++++ Document segment ++++
Functional programming helpers for Golang using samber/lo — 500+ type-safe generic functions for slices, maps, channels, strings, math, tuples, and concurrency (Map, Filter, Reduce, GroupBy, Chunk, Flatten, Find, Uniq, etc.). Core immutable package (lo), concurrent variants (lo/parallel aka lop), in-place mutations (lo/mutable aka lom), lazy iterators (lo/it aka loi for Go 1.23+), and experimental SIMD (lo/exp/simd). Apply when using or adopting samber/lo, when the codebase imports github.com/samber/lo, or when implementing functional-style data transformations in Go. Not for streaming pipelines (→ See golang-samber-ro skill).
89
88%
Does it follow best practices?
Impact
Pending
No eval scenarios have been run
Passed
No known issues
Quality
Discovery
100%Based on the skill's description, can an agent find and select it at the right time? Clear, specific descriptions lead to better discovery.
This is an excellent skill description that thoroughly covers specific capabilities, includes rich natural trigger terms, explicitly states both what the skill does and when to use it, and clearly distinguishes itself from related skills. The negative boundary referencing the golang-samber-ro skill is a particularly strong touch for disambiguation. Uses proper third-person voice throughout.
| Dimension | Reasoning | Score |
|---|---|---|
Specificity | Lists multiple specific concrete actions and capabilities: 500+ type-safe generic functions, specific function names (Map, Filter, Reduce, GroupBy, Chunk, Flatten, Find, Uniq), specific sub-packages (lo, lo/parallel, lo/mutable, lo/it, lo/exp/simd), and their purposes (immutable, concurrent, in-place mutations, lazy iterators, SIMD). | 3 / 3 |
Completeness | Clearly answers both 'what' (functional programming helpers with 500+ generic functions across multiple sub-packages) and 'when' with explicit triggers ('Apply when using or adopting samber/lo, when the codebase imports github.com/samber/lo, or when implementing functional-style data transformations in Go'). Also includes a negative boundary ('Not for streaming pipelines'). | 3 / 3 |
Trigger Term Quality | Excellent coverage of natural terms: 'samber/lo', 'functional programming', 'Golang', 'Go', 'slices', 'maps', 'channels', 'Map', 'Filter', 'Reduce', 'GroupBy', 'github.com/samber/lo', 'functional-style data transformations', 'generic functions'. These are terms a developer would naturally use when working with this library. | 3 / 3 |
Distinctiveness Conflict Risk | Highly distinctive — targets a specific Go library (samber/lo) with explicit import path, and even draws a clear boundary against a related skill (golang-samber-ro for streaming pipelines). Very unlikely to conflict with other skills. | 3 / 3 |
Total | 12 / 12 Passed |
Implementation
77%Reviews the quality of instructions and guidance provided to agents. Good implementation is clear, handles edge cases, and produces reliable results.
This is a well-structured skill with strong actionability — executable code examples, clear decision tables, and practical common-mistakes guidance. The progressive disclosure design is sound but undermined by missing bundle files for the referenced paths. Conciseness could be improved by trimming the motivational 'Why samber/lo' section and the manual-loop comparison, which explain concepts Claude already understands.
++++ Material shown ++++
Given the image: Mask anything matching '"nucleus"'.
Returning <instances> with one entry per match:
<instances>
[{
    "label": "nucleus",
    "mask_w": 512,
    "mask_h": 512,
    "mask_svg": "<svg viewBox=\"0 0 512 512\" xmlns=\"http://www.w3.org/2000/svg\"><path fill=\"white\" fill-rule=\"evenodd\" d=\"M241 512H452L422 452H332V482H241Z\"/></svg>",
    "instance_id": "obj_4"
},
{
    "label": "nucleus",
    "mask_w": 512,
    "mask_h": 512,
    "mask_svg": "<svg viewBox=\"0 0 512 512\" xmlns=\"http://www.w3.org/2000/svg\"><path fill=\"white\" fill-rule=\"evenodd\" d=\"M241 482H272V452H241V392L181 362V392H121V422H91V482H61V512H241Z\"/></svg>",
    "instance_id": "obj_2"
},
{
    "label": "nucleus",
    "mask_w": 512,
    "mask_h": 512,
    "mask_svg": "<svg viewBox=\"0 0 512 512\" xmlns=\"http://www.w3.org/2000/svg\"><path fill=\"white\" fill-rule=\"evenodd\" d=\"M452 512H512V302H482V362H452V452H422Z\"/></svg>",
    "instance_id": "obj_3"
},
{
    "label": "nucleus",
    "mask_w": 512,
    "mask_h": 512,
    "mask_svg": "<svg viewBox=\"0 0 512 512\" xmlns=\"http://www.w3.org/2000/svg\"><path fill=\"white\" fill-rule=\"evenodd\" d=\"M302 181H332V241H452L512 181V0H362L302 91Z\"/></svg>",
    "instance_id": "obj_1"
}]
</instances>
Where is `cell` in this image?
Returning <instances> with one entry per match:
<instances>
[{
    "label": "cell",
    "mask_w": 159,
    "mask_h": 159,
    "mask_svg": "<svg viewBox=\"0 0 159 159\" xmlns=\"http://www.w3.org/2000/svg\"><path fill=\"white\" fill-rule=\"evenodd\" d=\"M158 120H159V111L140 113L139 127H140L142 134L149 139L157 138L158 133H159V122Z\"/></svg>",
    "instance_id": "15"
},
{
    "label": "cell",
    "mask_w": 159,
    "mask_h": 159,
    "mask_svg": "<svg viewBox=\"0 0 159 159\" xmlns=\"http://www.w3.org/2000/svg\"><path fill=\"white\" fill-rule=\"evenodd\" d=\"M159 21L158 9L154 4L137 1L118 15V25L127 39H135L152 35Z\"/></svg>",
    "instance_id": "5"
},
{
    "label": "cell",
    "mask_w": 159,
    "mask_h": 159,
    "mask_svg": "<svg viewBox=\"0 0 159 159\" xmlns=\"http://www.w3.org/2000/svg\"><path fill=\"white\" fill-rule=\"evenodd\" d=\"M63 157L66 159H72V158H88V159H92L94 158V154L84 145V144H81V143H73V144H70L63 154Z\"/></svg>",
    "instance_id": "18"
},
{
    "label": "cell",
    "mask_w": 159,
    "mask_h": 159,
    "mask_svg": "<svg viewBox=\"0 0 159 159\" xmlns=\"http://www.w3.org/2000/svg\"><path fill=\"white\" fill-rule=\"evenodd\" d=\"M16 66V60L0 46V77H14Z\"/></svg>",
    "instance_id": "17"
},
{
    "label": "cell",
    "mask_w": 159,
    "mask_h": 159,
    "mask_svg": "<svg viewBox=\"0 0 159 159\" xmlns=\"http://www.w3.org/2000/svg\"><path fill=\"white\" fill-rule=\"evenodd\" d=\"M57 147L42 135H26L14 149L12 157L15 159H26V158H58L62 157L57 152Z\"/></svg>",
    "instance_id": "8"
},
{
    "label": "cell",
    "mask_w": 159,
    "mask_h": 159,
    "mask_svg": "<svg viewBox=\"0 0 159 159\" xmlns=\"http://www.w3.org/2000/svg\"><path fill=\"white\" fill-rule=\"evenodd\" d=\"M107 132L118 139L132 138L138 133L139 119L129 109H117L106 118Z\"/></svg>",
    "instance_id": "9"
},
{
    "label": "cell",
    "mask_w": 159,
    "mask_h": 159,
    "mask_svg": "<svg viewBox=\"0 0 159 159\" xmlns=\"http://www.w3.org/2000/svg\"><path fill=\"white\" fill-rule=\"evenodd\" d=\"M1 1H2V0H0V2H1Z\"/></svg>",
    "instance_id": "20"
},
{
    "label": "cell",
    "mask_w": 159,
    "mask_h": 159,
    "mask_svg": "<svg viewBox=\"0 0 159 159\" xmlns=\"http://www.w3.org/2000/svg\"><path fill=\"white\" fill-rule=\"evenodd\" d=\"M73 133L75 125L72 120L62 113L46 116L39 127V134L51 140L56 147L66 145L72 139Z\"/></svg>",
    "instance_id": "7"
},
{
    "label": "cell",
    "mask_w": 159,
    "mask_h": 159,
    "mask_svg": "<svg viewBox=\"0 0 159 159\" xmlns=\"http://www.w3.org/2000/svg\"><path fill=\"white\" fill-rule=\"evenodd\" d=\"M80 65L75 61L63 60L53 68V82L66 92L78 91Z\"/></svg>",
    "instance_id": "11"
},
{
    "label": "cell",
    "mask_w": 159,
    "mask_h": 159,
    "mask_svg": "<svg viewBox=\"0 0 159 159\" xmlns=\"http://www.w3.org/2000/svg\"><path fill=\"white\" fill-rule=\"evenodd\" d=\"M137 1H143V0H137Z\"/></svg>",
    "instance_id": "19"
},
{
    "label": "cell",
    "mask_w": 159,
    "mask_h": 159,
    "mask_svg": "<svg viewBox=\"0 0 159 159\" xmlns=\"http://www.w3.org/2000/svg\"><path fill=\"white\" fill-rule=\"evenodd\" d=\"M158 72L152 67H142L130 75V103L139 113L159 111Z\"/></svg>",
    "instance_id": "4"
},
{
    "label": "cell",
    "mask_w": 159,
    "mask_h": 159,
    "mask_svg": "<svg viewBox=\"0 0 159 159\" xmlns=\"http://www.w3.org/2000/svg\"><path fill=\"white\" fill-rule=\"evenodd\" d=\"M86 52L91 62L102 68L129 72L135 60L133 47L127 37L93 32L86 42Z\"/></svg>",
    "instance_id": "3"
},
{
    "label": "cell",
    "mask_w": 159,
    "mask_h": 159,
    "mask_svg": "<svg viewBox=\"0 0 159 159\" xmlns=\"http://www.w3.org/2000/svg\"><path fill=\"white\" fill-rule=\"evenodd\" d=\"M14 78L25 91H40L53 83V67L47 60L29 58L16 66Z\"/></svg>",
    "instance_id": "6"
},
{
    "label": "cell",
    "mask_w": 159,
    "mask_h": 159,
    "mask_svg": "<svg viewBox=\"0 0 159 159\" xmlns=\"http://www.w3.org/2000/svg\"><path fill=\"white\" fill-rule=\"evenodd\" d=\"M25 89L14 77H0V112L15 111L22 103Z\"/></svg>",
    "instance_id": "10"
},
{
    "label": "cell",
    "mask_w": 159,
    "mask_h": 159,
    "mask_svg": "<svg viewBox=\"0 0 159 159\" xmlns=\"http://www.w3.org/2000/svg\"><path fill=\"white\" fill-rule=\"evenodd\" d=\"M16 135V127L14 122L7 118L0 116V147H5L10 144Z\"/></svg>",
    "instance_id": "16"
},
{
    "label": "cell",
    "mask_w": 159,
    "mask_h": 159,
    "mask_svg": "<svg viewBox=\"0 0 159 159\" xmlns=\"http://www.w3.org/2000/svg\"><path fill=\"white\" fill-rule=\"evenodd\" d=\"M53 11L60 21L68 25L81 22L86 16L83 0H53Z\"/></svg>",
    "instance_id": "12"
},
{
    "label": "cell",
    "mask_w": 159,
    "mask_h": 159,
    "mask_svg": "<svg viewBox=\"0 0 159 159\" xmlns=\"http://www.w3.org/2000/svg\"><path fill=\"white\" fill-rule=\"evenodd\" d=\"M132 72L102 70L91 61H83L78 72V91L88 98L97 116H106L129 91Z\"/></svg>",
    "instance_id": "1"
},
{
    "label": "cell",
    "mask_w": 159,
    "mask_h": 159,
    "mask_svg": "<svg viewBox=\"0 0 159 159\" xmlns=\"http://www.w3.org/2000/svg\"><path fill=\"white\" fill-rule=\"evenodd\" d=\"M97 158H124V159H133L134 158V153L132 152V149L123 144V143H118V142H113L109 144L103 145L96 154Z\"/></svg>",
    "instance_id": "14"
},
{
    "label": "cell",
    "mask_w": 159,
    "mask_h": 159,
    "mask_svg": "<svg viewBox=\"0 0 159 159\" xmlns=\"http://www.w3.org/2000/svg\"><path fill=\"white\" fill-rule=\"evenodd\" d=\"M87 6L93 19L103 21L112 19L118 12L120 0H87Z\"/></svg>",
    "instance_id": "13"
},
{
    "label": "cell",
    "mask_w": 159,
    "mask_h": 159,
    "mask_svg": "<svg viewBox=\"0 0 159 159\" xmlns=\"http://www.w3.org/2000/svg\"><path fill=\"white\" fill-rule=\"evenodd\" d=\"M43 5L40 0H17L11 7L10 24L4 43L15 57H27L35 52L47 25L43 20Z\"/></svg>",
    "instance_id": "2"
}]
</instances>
++++
Summarize the samber/lo skill review in two sentences. The material is separate from the samber/lo skill review.

Task answer :: The skill covers samber/lo, a Go library of 500+ type-safe generic functions split into immutable, concurrent, in-place, lazy-iterator, and experimental SIMD packages, and it is not meant for streaming pipelines. Its description scores 100% on discovery with 12 of 12 points, while its implementation scores 77%: it is praised for executable code examples and clear decision tables but marked down for missing bundle files and for sections that could be trimmed.